Film #24 in the World War II Marathon, or maybe it’s 22, wait, nope, it’s 24, wait, I’m so confused!
Screenplay By: Buck Henry
Directed By: Mike Nichols
I’m not surprised that Catch-22 was met with a great amount of derision when it was released, and I say that not because Mike Nichols directed the awful The Graduate and thus his next effort should have been awaiting derision. I’m not surprised by the derision because of the time when Catch-22 was released and the subject matter it contains. I don’t claim to have my finger on the pulse of the Western Hemisphere in the early 1970’s, but I think it’s fairly easy to surmise that a black comedy about World War II released when this side of the planet was ensconced in a bloody and bewildering war wouldn’t be met with open arms. Anti-war is one thing, but anti-war that appears to make fun of war and does so in a nonsensical way isn’t something the masses are open to at the best of times, let alone during a time of political turmoil and endless war.
Given some time to think about Catch-22 I think that any number of people would find that it is a film that is very deserving of a second chance. It’s a very unique black comedy, so unique in fact that it may not even be a comedy, I’m still not decided on that.
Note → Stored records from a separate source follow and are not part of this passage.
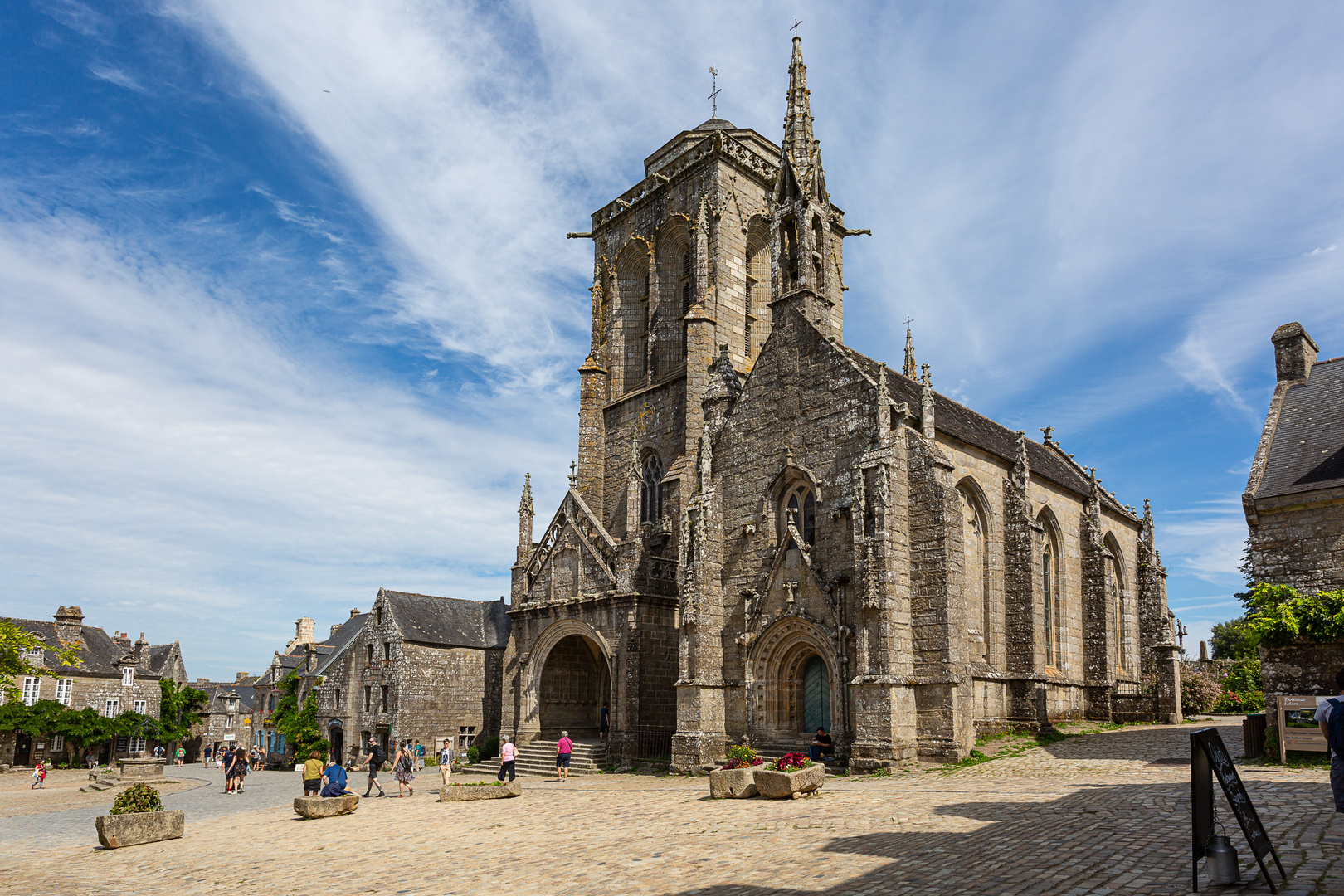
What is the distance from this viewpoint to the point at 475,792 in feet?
64.0

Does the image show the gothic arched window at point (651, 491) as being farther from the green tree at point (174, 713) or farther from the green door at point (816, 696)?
the green tree at point (174, 713)

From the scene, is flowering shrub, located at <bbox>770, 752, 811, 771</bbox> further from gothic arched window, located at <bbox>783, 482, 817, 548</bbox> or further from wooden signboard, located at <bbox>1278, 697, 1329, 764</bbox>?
wooden signboard, located at <bbox>1278, 697, 1329, 764</bbox>

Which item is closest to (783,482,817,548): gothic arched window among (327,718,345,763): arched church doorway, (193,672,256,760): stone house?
(327,718,345,763): arched church doorway

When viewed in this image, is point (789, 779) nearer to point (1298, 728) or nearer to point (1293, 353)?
point (1298, 728)

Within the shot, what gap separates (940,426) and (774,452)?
4.30m

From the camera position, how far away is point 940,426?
22828 millimetres

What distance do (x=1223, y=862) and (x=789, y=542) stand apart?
48.5ft

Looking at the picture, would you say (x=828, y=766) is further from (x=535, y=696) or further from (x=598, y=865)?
A: (x=535, y=696)

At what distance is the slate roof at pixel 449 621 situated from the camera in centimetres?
3875

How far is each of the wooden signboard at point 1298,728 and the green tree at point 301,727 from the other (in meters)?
36.9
Catch-22 is a crazy film, that much I am sure of, but what makes me question the film as a black comedy is the way I have chosen to interpret said craziness. The crazy found in Catch-22 isn’t the typical war is hell kind of crazy, well, it is but not in a slapstick or heavy handed way. The crazy found in Catch-22 instead is a sort of descent into madness, and that is why I question the films status as a black comedy. It’s funny for sure, but the theme came across to me as one of ordinary men losing their senses and slowly descending into a state of madness thanks to what the machine of war does to them. By looking at the film that way all the crazy acts take on a more sinister meaning, so like I said, it’s a black comedy, but it also isn’t.
Catch-22 is a series of set pieces, that is true, but it’s set piece format works with the dream like nature, except for one sequence I will touch upon later, and absurdest situational humor that the film employs from start to finish. Each character takes on a meaning within each individual set piece. The only real constant is that of Yossarian as portrayed by Alan Arkin. Outside of his character the other characters shift and change as each new set piece requires, because Catch-22 is a symbolic movie. What we see on screen isn’t a true reality, but rather think of the screen as one huge allegory for so many other things. The padre for instance represents religion in war time, and he is inept and ineffectual. Milo represents big business, the only true profiteer to be found in a war. In some ways the symbolism found in Catch-22 is obvious, but it runs so deep into the picture that it goes beyond the obvious level and becomes a living breathing organism within the heart of the film.
For as much as I did love Catch-22 I could have done without a few tidbits, notably Yossarian’s journey through hell that was more of a Fellini ripoff than a homage as well as the weak ending. The journey sequence takes place through the streets of Italy and it isn’t filmed badly nor does it lack a sense of purpose, it’s simply too heavy handed and unoriginal. The ending on the other hand reminded me too much of my previous Nichols film, The Graduate. It isn’t a real ending, it doesn’t seek to provide closure to the film, instead it seeks to abruptly end the film and not give the viewer a chance to fully comprehend what they have just seen. I think Catch-22 is a film that the viewer needs to fully take in and an ending that wants to shoo the viewer to a different place as quickly as possible works against that intake.
I didn’t expect to love Catch-22 as much as I did or to be taken by its symbolism or delivery of story. Not to beat a dead horse, but I was so underwhelmed and downright appalled by the film making in The Graduate that I haven’t made any time for another Nichols film in my movie watching endeavors since I wrote about The Graduate almost a year ago. If not for this marathon it may have been even longer till I gave Nichols another chance, but having seen Catch-22 I can safely say that Nichols has no shown me something as a filmmaker. I don’t know whether to recommend Catch-22 to you as a black comedy or a symbolism treatise, but either way I recommend you give Catch-22 a chance, I highly recommend it.